Tetris (Vincenzo Lettera)
Sono trent'anni che Tetris mi fa lo stesso e identico effetto. Mentre i blocchi precipitano lungo lo schermo, dimentico qualsiasi altra cosa stessi facendo. Completamente immerso in un loop di costruzione e demolizione, incastro pezzi, innalzo mura e aspetto il momento che arrivi lui: il tetramino lungo. La barra, il dritto, la I, ognuno lo chiama un po' come gli pare, ma quando è il suo turno tutti gli altri tetramini si girano: "Oh, finalmente" dice il quadrato, suo compare. La soddisfazione di fare tetris dura giusto un attimo, perché la pioggia di blocchi non si ferma. E allora ricomincio a incastrare, innalzare, costruire e demolire, un circolo che mi rilassa anche quando la velocità del gioco aumenta e lo spazio a disposizione diminuisce.
Da trent'anni ho sempre avuto a portata di mano un dispositivo con cui poter giocare a una qualche versione di Tetris.
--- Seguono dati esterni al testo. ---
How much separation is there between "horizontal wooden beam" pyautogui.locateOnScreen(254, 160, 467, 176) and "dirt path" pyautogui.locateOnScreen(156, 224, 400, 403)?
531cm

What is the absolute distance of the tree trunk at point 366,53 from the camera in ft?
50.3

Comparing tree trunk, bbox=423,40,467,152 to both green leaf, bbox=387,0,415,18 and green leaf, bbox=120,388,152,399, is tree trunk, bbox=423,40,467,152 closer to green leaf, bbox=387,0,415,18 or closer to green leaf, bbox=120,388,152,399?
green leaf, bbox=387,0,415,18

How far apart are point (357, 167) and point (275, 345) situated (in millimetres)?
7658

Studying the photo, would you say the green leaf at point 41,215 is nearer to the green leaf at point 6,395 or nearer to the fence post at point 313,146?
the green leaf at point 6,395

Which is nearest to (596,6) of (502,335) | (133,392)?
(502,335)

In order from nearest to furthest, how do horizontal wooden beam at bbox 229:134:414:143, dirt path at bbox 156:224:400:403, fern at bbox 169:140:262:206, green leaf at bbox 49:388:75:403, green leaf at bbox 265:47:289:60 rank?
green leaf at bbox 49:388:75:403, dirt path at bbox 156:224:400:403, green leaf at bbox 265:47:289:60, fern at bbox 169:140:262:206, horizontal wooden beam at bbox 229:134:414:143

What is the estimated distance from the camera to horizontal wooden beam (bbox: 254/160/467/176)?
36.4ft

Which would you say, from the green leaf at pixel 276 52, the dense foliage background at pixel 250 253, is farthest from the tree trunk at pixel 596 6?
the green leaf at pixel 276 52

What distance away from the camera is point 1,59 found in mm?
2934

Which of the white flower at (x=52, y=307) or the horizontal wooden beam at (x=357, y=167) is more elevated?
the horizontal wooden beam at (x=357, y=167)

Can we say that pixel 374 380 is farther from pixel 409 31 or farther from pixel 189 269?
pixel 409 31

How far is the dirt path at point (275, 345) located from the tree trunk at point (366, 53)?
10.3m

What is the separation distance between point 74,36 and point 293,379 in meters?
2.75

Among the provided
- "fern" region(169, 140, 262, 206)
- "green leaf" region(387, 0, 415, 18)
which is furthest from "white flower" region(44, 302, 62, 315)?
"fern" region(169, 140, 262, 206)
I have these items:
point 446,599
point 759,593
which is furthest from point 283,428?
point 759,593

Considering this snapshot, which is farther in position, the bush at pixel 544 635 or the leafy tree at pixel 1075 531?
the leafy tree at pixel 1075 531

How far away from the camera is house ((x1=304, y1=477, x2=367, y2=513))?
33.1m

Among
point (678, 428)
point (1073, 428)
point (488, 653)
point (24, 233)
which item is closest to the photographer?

Che sia lo smartphone che ho in tasca, la console nello zaino o l'Analogue Pocket appoggiato sulla scrivania dove lavoro. Inseparabile compagno e perfetta cura per lo stress, di Tetris ho provato mille varianti e interpretazioni, i crossover più improbabili e anche gli esperimenti più assurdi: dalla formula battle royale di Tetris 99 ai poteri speciali di Tetris Battle Gaiden, fino ad arrivare Tetris Effect, il più terapeutico, immersivo e psichedelico di tutti. Alla fine, però, si torna sempre all'edizione per Game Boy: perfetta nel suo essere essenziale, precisa e portatile.
The Sims (Giordana Moroni)
Dal 2001, The Sims è il mio gioco antistress per eccellenza. In realtà il simulativo di Maxis è per me molto più di un piacevole passatempo, perché è stato un vero compagno di vita. Ho coltivato la mia passione per il design e l'architettura (principalmente residenziale) proprio grazie a The Sims, dando sfogo alla mia creatività fin dall'adolescenza. Non sono mai stata una Simmer a cui piace perdersi nelle mille opzioni del CUS o che gioca con i suoi Sim. Qualsiasi cosa amiate fare nel gioco, il limite di The Sims è solo la nostra fantasia. E dove non arrivano gli sviluppatori, c'è sempre la community.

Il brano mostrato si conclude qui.